Inserido no programa de artes e de cultura artística do Fórum Imigração da Fundação Gulbenkian, como forma de dar visibilidade às obras criadas e produzidas por artistas imigrantes que vivem e trabalham em Portugal, às 21h30 de sexta-feira, 8 de Setembro, no Anfiteatro ao Ar Livre da Fundação Calouste Gulbenkian, em Lisboa, actuou Contra-Banzo, de Alípio C. Neto.
Do percurso sólido e seguro que tem vindo a afirmar no contexto nacional no qual se inscreve a actuação deste quinteto, resulta à evidência que um dos méritos do saxofonista e compositor brasileiro Alípio C. Neto, há uma década a viver em Portugal, é o de saber acercar-se de músicos competentes, versáteis e tecnicamente bem apetrechados, capazes de cultivar um estilo multifacetado que resulta, afinal, da coerente combinação de uma variedade de estilos e formas de dizer.
Outro ponto a favor é o da composição. Neste aspecto, Alípio lida habilmente com elementos das correntes dominantes do jazz, do tradicional ao mainstream, passando pelo free, world music, e por várias manifestações da fusion, sinais que incorpora numa linguagem personalizada, sem que o produto final saiba a colagem, mercê da complexa arquitectura interna e do bom acabamento exterior das composições. Qualidade reforçada por uma modulação minuciosa e por arranjos elaborados, apoiados por uma execução fluida, robusta e cristalina, expansiva e intensa na explanação, em que primam interessantes passagens dinâmicas e progressões cromáticas ascendentes e descendentes, do tipo imaginário Don Cherry meets Igor Stravinski.

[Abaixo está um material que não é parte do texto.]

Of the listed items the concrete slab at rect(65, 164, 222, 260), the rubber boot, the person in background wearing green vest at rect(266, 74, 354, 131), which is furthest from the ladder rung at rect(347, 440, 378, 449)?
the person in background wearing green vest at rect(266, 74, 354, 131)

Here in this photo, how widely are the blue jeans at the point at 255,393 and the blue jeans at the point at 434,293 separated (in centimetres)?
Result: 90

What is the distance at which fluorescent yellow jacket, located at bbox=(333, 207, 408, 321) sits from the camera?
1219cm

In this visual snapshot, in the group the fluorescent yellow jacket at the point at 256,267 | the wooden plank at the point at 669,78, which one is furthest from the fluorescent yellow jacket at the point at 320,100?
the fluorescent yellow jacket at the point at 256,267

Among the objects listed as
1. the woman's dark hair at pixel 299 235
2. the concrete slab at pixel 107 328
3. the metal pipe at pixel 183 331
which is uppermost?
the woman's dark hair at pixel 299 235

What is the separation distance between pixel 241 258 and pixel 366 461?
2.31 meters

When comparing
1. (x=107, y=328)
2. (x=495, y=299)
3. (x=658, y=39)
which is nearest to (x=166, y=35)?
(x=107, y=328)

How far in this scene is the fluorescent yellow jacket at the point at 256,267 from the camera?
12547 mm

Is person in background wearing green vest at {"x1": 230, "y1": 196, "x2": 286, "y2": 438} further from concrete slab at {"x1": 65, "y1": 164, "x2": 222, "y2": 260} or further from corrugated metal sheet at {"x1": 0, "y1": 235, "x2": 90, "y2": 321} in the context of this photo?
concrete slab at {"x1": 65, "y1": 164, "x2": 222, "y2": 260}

Assinalem-se as intervenções individuais, emergentes dos arranjos, com contenção, em vez de se espraiar em longos solos, apoiadas no fraseado complexo de Felix de Barros. Com a mão conscientemente a fugir-lhe para as proximidades do piano bop, esteve bem na alternância de passagens suaves e vigorosas – a ponte segura entre a base rítmica dinâmica e flexível de Ben Stapp, jovem tubista a crescer a olhos vistos, e Rui Gonçalves, que até convincente prova em contrário, continua a ser o melhor baterista de jazz (talvez por não o ser de raíz...) a actuar em Portugal – dois músicos que mostraram saber entender-se bem na gestão da intensidade dos fluxos rítmicos, mesmo tendo a seu desfavor um som de palco a que faltou corpo e um pouco mais de potência.
Ademais, um trio sóbrio e muito eficaz no serviço para a linha da frente, onde Jean‑Marc Charmier (trompete) e Alípio C. Neto (saxofone tenor) recebiam a informação, trocavam ideias entre si e alternavam papéis com total complementaridade ao nível dos tempos, timbres e estilos. Um, terra, macio e aveludado, a frase arredondada; o outro, fogo, rápido, sinuoso e sincopado, acrescentaram fantasia às interessantes passagens e progressões cromáticas ascendentes e descendentes que iam e vinham do centro para a periferia, e vice‑versa, em constante mutação, postos os recursos técnicos e a inventividade ao serviço da criação colectiva.
Música aberta às mais variadas influências, viva e extrovertida na procura do contacto personalizado com o ouvinte, esta nova proposta de Alípio C. Neto, embora assente maioritariamente em composições já trabalhadas, arranjadas e apresentadas noutros contextos pessoais e instrumentais, mantém intactas a frescura e originalidade primordiais. Ao mesmo tempo que deixa entrever novas direcções a explorar por um grupo que, de aparição única, poderia e deveria evoluir para o trabalho regular, a caminho da criação de uma identidade forte, de que já deu alguns sinais. O mais importante é que há faísca e passagem de corrente eléctrica.